Ok I think the Chao.Jaccard is also fixed. But yeah I don't know how to make the function call this.

#######################
# Chao Jaccard Index  #
#######################

# Generate a column which merges the values of V, D, J, and CDR3 AA for the comparator and comparatee (X and Y)
x_merged_test_cj <- within(immdata$data$`A2-i129`, Merge <- paste(V.name, D.name, J.name, CDR3.aa, sep = "_"))
y_merged_test_cj <- within(immdata$data$`A2-i131`, Merge <- paste(V.name, D.name, J.name, CDR3.aa, sep = "_"))

# total number of reads in X and Y
reads_in_x_cj <- nrow(x_merged_test_cj %>% tidyr::uncount(Clones))
reads_in_y_cj <- nrow(y_merged_test_cj %>% tidyr::uncount(Clones))

# ======= Find the #X reads which can be also be found in the total #Y reads, & vice versa ======= 
# This looks for identical Merge rows from X in Y and then sources the common X and references the Clone number.
# Clone number is number of times this sequence appears and if a clone has identical AA as another but differs in
# DNA sequence it still finds these. Then it takes this list of the clone counts of X in Y and adds this up.
x_in_y_reads <- sum(x_merged_test_cj[which(x_merged_test_cj$Merge %in% y_merged_test_cj$Merge),]$Clones)
y_in_x_reads <- sum(y_merged_test_cj[which(y_merged_test_cj$Merge %in% x_merged_test_cj$Merge),]$Clones)

# Represents the fraction of X sequences in Y over all the unique DNA sequences in Y
proportion_of_x_in_y_counting_all_seqs <- x_in_y_reads/reads_in_y_cj
proportion_of_y_in_x_counting_all_seqs <- y_in_x_reads/reads_in_x_cj

#  Calculate the Chao Jaccard Index: calculates a Jaccard based overlap accounting for sequence abundance in the datasets.
A2.i129_A2.i131_JaccChao <- (proportion_of_x_in_y_counting_all_seqs * proportion_of_y_in_x_counting_all_seqs) / (proportion_of_x_in_y_counting_all_seqs + proportion_of_y_in_x_counting_all_seqs - (proportion_of_x_in_y_counting_all_seqs * proportion_of_y_in_x_counting_all_seqs))
A2.i129_A2.i131_JaccChao #returns:  0.002029687

The other Overlap functions might deserve a second look at too. Maybe I can look at those too.

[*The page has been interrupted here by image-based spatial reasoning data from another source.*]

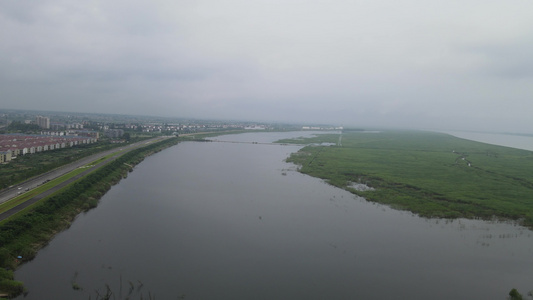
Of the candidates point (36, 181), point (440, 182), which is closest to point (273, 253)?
point (36, 181)

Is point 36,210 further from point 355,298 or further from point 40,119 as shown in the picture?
point 40,119

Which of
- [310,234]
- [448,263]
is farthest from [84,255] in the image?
[448,263]

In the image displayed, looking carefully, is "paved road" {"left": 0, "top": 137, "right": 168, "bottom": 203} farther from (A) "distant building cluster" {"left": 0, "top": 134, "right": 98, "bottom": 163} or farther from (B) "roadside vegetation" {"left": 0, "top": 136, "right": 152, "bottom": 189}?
(A) "distant building cluster" {"left": 0, "top": 134, "right": 98, "bottom": 163}

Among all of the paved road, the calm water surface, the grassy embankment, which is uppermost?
the grassy embankment

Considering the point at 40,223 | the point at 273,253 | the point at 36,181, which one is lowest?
the point at 273,253

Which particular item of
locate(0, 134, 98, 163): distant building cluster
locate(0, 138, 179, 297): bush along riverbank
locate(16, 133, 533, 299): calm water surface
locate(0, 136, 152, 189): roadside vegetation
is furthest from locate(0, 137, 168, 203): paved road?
locate(0, 134, 98, 163): distant building cluster

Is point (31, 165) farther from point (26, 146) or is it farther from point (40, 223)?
point (40, 223)

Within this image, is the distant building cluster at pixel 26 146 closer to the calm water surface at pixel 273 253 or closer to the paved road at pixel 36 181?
the paved road at pixel 36 181
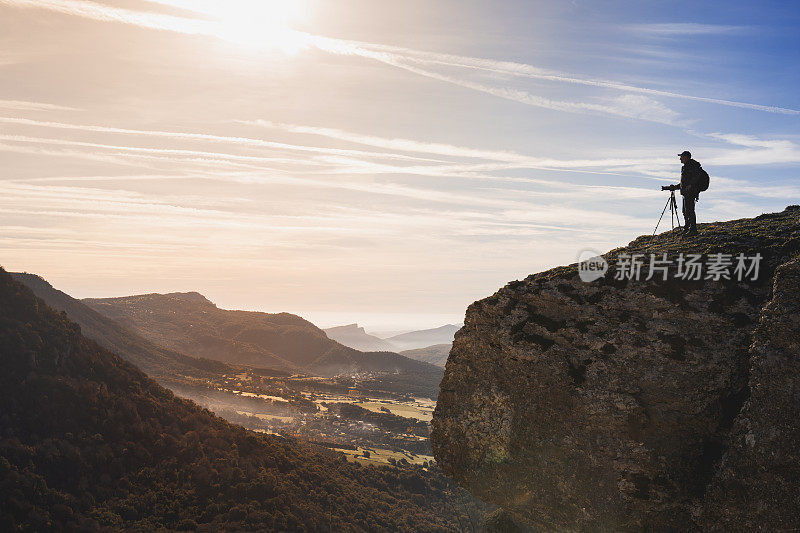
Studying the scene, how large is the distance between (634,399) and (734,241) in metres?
9.71

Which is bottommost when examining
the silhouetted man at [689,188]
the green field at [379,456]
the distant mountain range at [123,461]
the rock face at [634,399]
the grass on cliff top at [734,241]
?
the green field at [379,456]

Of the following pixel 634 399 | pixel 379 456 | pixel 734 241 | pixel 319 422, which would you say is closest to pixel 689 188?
pixel 734 241

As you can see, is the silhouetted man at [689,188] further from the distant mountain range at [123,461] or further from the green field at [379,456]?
the green field at [379,456]

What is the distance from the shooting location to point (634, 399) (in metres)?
14.7

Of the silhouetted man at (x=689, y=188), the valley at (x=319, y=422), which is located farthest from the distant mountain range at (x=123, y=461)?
the silhouetted man at (x=689, y=188)

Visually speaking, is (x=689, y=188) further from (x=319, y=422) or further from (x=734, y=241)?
(x=319, y=422)

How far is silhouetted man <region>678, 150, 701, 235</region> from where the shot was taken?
23453 millimetres

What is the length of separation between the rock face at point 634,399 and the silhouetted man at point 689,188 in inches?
126

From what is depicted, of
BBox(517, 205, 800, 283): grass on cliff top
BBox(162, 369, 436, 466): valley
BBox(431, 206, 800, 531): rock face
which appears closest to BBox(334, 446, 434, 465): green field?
BBox(162, 369, 436, 466): valley

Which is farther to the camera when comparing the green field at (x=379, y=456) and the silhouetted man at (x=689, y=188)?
the green field at (x=379, y=456)

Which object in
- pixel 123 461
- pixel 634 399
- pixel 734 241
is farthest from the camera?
pixel 123 461

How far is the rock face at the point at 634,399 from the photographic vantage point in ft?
38.8

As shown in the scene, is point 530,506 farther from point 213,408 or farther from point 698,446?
point 213,408

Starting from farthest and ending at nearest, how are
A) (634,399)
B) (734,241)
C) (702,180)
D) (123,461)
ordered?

Other ideas for improving the overlap function:

We have also made these other graphs (EX: figure 4a) from overlap data. And I am going to have to make them again. They are a little confusing to look at but basically they just using the data from the overlap heat map looking graph and representing it differently. It is useful if you have sample replicates which have also been sequenced. For instance in Figure 4a we did this: compare b1 group vs b2, b2 vs b3, b1 vs b3. Then take the standard error of the mean (SEM) of this. this is the blue. then for the b comparator vs f comparatee it is the SEM of all 9 pair wise comparisons of b and f replicates:

• b1 vs f1, b1 vs f2, b1 vs f3
• b2 vs f1, b2 vs f2, b2 vs f3
• b3 vs f1, b3 vs f2, b3 vs f3

This allows us to give evaluate the statistical significance of the overlap functions using ANOVA. Its quite useful if you have replicates. I am going to have to make a function in R to do this with my current data, or I'll just do it semi-manually and then make the graphs in prism... But it would make a great addition to ImmunArch! Seems like if you call the meta data correctly it could be done with a function automatically.

[fabio-t]

I'm not sure if this question is too OT here, but: does immunarch use the classic Morisita Overlap or the one with Horn's correction?

In my experience/readings, Morisita-horn tends to be preferred (about equally to Bray-Curtis). My understanding is that Morisita-Horn is more sample-size-independent than the classic Morisita Overlap Index.